Die Strafverfolgungsbehörde betonte nicht nur die Notwendigkeit des Zugangs zur Kommunikation zwischen Verdächtigen, um schwere Straftaten zu bekämpfen, sondern forderte auch private Unternehmen auf, dafür zu sorgen, dass ihre Plattformen nicht zu sicheren Häfen für Kriminelle werden, und Wege für einen rechtmäßigen Datenzugriff „unter gerichtlicher Aufsicht und unter vollständiger Achtung der Grundrechte“ zu schaffen.

Deutschland schaltet 47 Kryptowährungsbörsen ab

Die Maßnahmen fallen auch mit der Beschlagnahmung von 47 Kryptowährungsbörsen in Deutschland zusammen, die illegale Geldwäscheaktivitäten für Cyberkriminelle, darunter Ransomware-Gruppen, Darknet-Händler und Botnetz-Betreiber, ermöglichten. Die Operation trägt den Codenamen Final Exchange.

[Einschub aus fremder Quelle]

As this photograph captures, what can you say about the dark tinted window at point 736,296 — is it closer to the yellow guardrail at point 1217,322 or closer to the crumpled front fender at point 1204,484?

Den Diensten wird vorgeworfen, keine Know-Your-Customer (KYC)- oder Anti-Geldwäsche-Programme implementiert und die Herkunft kriminell erlangter Gelder absichtlich versch obscured zu haben, wodurch Cyberkriminalität ermöglicht wurde. Es wurden keine Verhaftungen öffentlich bekannt gegeben.

„Die Exchange-Dienste ermöglichten Tauschgeschäfte, ohne dass ein Registrierungsprozess durchlaufen und ein Identitätsnachweis erbracht werden musste“, teilte das Bundeskriminalamt mit. „Das Angebot richtete sich darauf, Kryptowährungen schnell, einfach und anonym in andere Krypto- oder digitale Währungen umzutauschen, um ihre Herkunft zu verschleiern.“

Das US-Justizministerium klagt zwei Personen wegen Kryptowährungsbetrugs in Höhe von 230 Millionen Dollar an

Zum Abschluss der Strafverfolgungsbemühungen zur Bekämpfung der Cyberkriminalität gab das US-Justizministerium (DoJ) bekannt, dass zwei Verdächtige verhaftet und wegen Verschwörung zum Diebstahl und zur Wäsche von über 230 Millionen Dollar in Kryptowährung von einem ungenannten Opfer in Washington D.C. angeklagt wurden.

Malone Lam (20), Jeandiel Serrano (21) und weitere Mitverschwörer sollen seit mindestens August 2024 Kryptowährungsdiebstähle durchgeführt haben, indem sie sich Zugang zu den Konten von Opfern verschafften, die dann über verschiedene Börsen und Mixing-Dienste gewaschen wurden.

Die unrechtmäßig erlangten Erlöse wurden dann zur Finanzierung eines extravaganten Lebensstils verwendet, wie z. B. für Auslandsreisen, Nachtclubs, Luxusautos, Uhren, Schmuck, Designerhandtaschen und Miethäuser in Los Angeles und Miami.

„Sie haben die Erlöse gewaschen, unter anderem indem sie die Gelder über verschiedene Mixer und Börsen unter Verwendung von ‚Peel Chains‘, Durchgangsgeldbörsen und virtuellen privaten Netzwerken (VPNs) transferierten, um ihre wahre Identität zu verschleiern“, so das DoJ.